§ Task prompt
Word for word, copy the entire listing below, but do not carry over any pictures.

+===+

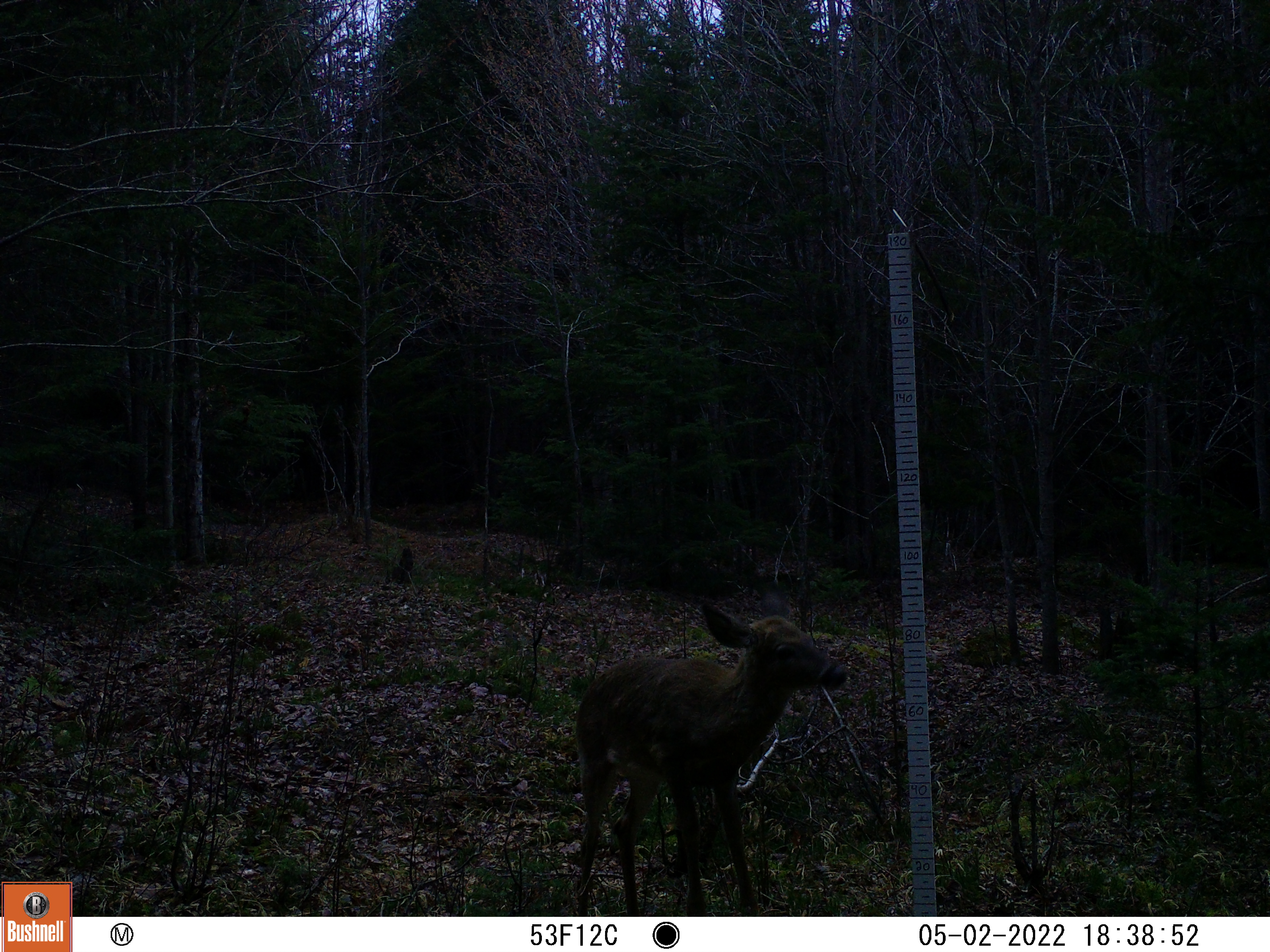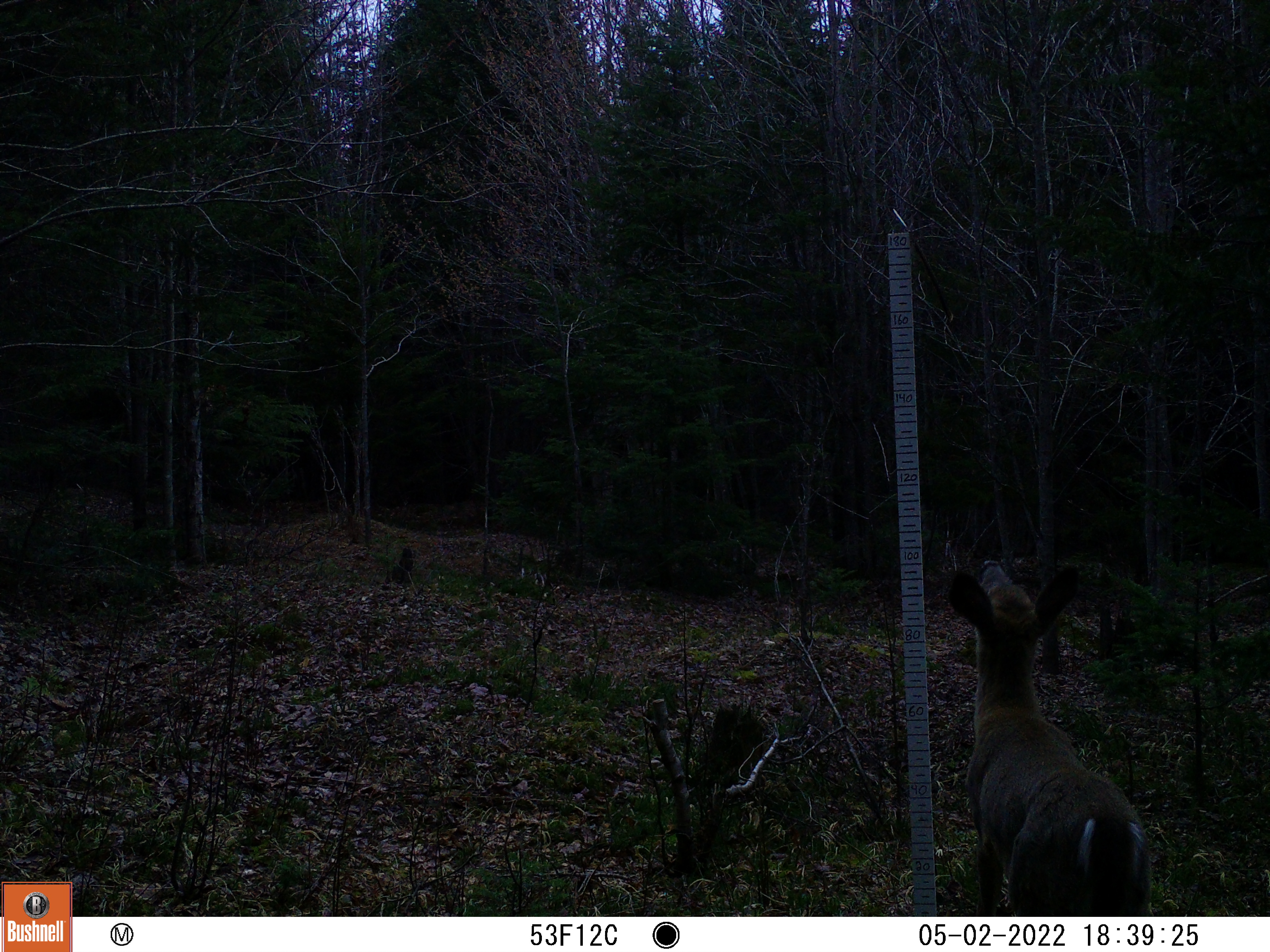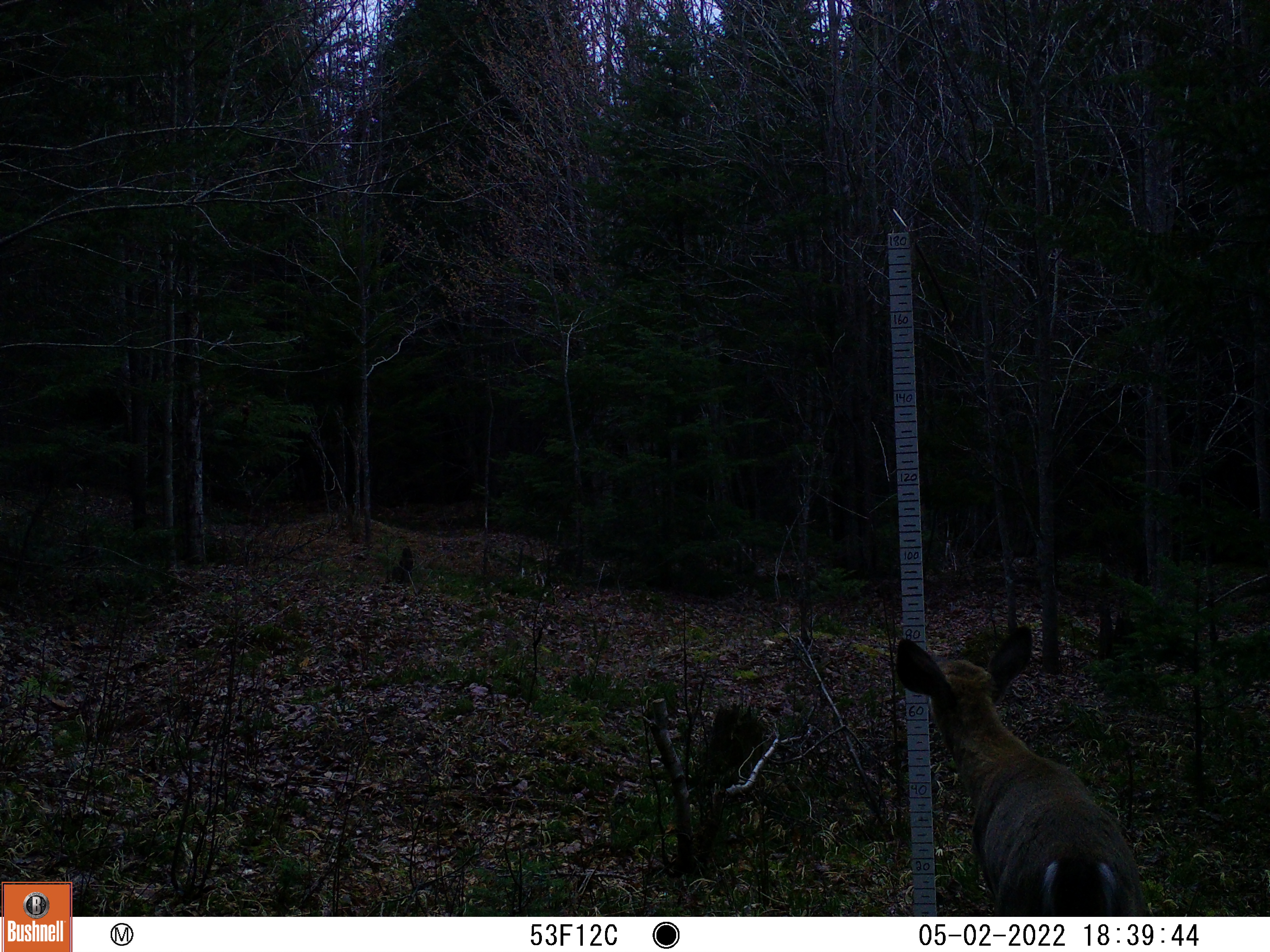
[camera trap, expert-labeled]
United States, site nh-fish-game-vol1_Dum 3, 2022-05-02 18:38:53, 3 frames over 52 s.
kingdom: Animalia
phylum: Chordata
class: Mammalia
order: Artiodactyla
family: Cervidae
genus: Odocoileus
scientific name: Odocoileus virginianus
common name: white-tailed deer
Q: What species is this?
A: White-tailed deer (Odocoileus virginianus).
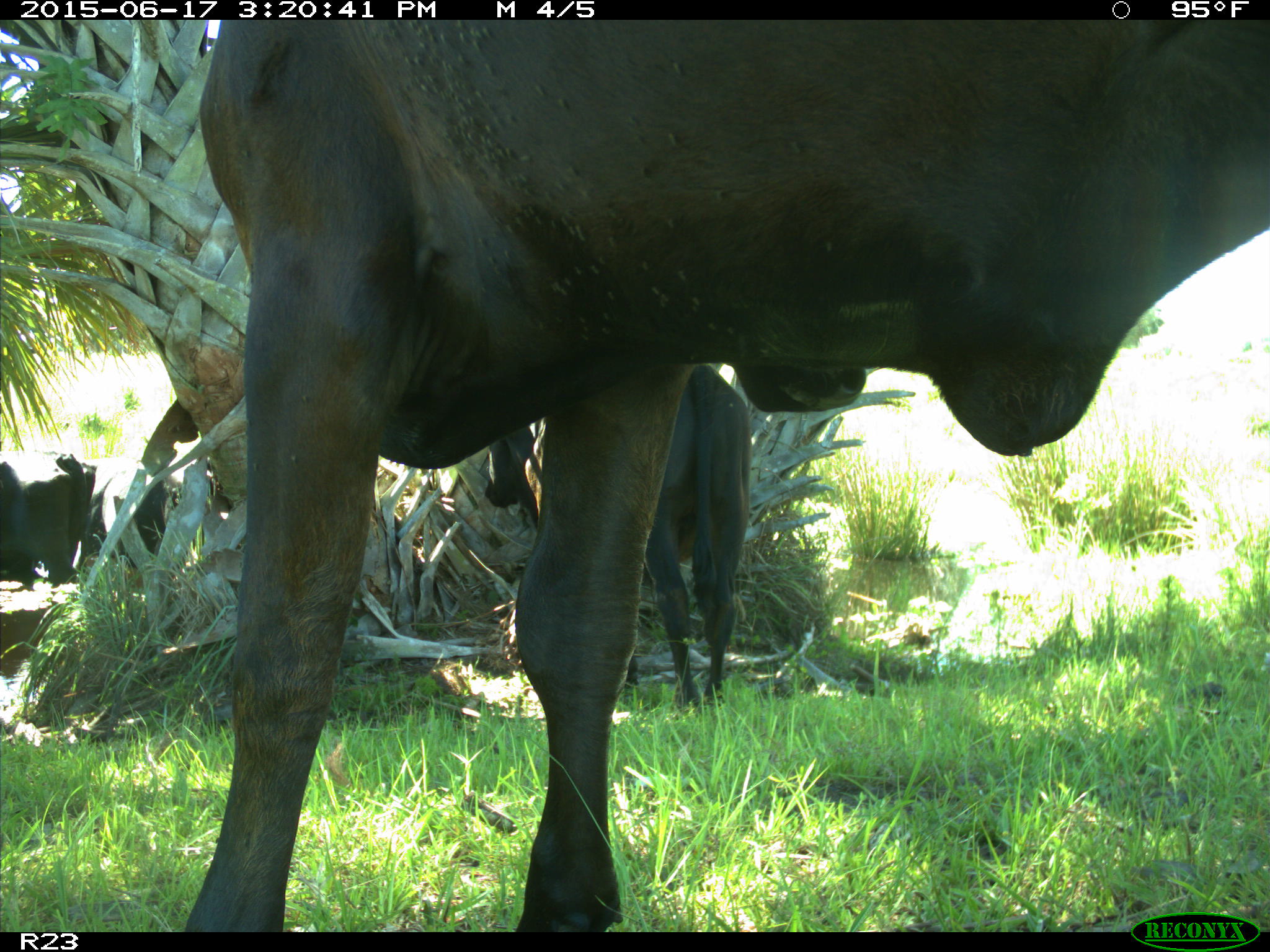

+===+

§ Written answer
[camera trap, expert-labeled]
United States, site nh-fish-game-vol1_Dum 3, 2022-05-02 18:38:53, 3 frames over 52 s.
kingdom: Animalia
phylum: Chordata
class: Mammalia
order: Artiodactyla
family: Cervidae
genus: Odocoileus
scientific name: Odocoileus virginianus
common name: white-tailed deer
Q: What species is this?
A: White-tailed deer (Odocoileus virginianus).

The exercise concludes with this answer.